武豊騎手の勝利ジョッキーインタビューも「あまりカッコ良いの勝ち方ではなかった…。」と表現していたが、このレースは勝つことが目的だったのだろうか。賞金に余裕があるため、今後を見据え、「抑えるなら最後まで抑えたかった…。」こう言いたかったのではないだろうか。これは筆者の憶測にすぎない。

ただ、今年のチューリップ賞のテンの3F 36.3秒は過去10年で最も遅く、スピードある馬を無理に押さえようとしているのだから、掛かるのも無理はないという見方もできる。「逆に今ここで無理に緩いペースで走ることを覚えさせてはこの馬にとってマイナスになる。」武豊騎手は肌感覚でそのように判断したのではないだろうか。

ちなみに、過去10年におけるチューリップ賞のテンの3Fの平均勝ち時計は35.2秒で例年より1.1秒も遅いペース。これは重馬場で行われた2015年を含むものであり、その2015年ですら35.9秒。今年のストゥーティが刻んだ序盤刻んだペースがいかに遅かったかがよく分かる。

例年チューリップ賞の結果が桜花賞本番でもリンクするイメージがあるが、これはレースラップがチューリップ賞と桜花賞とで類似するためではないだろうか。
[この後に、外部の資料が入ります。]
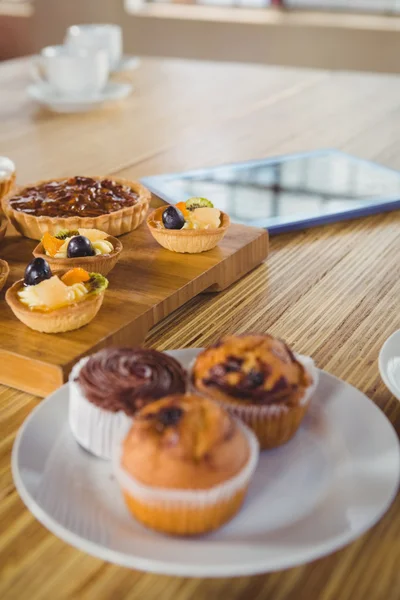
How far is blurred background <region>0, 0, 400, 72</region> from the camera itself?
14.9ft

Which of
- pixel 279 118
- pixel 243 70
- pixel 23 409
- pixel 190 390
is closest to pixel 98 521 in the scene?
pixel 190 390

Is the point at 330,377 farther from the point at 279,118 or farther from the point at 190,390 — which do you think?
the point at 279,118

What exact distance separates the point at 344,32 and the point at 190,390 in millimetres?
4183

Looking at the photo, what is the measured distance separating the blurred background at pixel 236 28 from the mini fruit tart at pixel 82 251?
3728 millimetres

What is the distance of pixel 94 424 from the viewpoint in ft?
2.39

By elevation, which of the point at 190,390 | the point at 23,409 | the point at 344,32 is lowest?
the point at 344,32

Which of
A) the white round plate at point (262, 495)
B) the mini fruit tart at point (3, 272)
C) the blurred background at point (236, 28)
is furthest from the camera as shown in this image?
the blurred background at point (236, 28)

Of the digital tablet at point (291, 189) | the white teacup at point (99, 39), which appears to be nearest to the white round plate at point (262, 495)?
the digital tablet at point (291, 189)

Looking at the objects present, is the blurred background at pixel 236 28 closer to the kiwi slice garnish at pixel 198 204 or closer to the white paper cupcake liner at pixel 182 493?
the kiwi slice garnish at pixel 198 204

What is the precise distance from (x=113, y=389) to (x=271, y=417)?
0.49 ft

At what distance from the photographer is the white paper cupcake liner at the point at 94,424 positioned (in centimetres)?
72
これについてはキチンと調べられておらず時間に余裕のある方は調べてみると面白いかも知れない。

本番の桜花賞のことを考えると、今回もっとも本番につながるレースができたのはエリザベスタワー。キチンと序盤我慢することを覚えさせ、最後の直線で伸ばす競馬ができていた。勝負根性にも優れている。ただ、この馬についてもそこまで強さは感じない。
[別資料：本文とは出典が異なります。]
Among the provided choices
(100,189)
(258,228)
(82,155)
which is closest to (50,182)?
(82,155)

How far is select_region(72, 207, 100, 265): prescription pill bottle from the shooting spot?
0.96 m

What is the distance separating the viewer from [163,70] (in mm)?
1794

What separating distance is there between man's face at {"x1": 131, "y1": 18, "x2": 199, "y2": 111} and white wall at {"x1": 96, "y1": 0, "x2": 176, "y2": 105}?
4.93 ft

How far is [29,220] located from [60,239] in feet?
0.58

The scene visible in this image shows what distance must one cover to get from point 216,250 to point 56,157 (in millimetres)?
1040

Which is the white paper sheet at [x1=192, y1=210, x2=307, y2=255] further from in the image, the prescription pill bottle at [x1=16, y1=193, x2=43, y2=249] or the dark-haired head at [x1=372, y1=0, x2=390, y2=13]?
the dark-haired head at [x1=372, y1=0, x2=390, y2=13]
メイケイエールについては気正面の課題の克服がカギ。今回も追い切り動画からその様子をうかがい知ることができた。桜花賞まではまだ1カ月以上ある。1週前追い切り、最終追い切りで彼女がこの課題を克服できているか。その辺りをチェックしたい。

3着ストゥーティは優先出走権を得たものの、現状の能力では本番ではかなり厳しいことが想定される。4着タガノディアーナが桜花賞に出てこれるなら…。このレースを見ていると本番桜花賞で面白そうだなと思ったのはタガノディアーナであった。